▸ TASK: Go through the data and copy every line exactly, but not the images.

▸ RECORDED DATA:
Start of Block

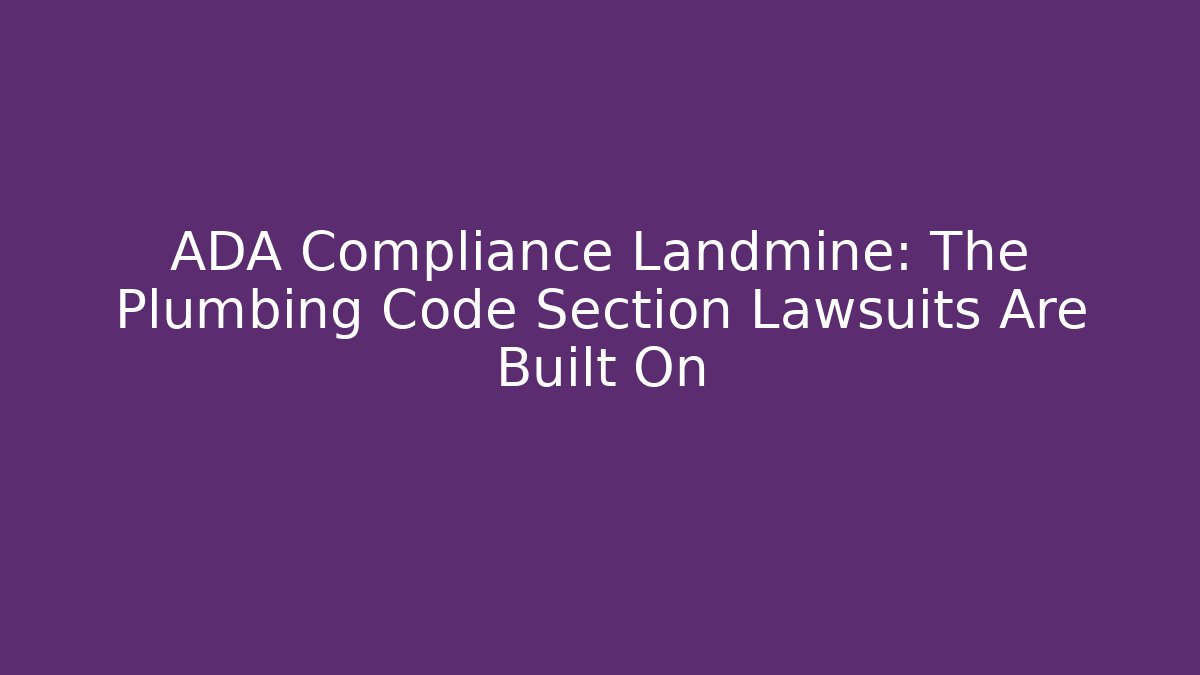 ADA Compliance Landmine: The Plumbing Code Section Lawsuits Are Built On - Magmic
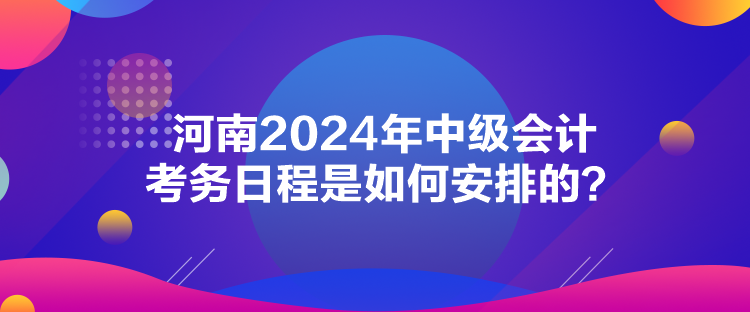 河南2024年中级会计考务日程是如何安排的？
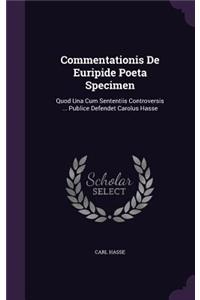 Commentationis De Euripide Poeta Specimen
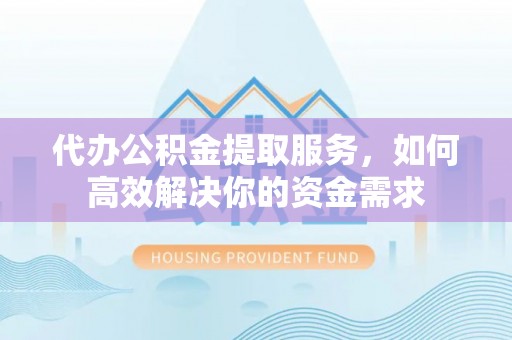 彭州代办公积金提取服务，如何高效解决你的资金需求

End of Block

▸ RESPONSE BOX:
 ADA Compliance Landmine: The Plumbing Code Section Lawsuits Are Built On - Magmic
 河南2024年中级会计考务日程是如何安排的？
 Commentationis De Euripide Poeta Specimen
 彭州代办公积金提取服务，如何高效解决你的资金需求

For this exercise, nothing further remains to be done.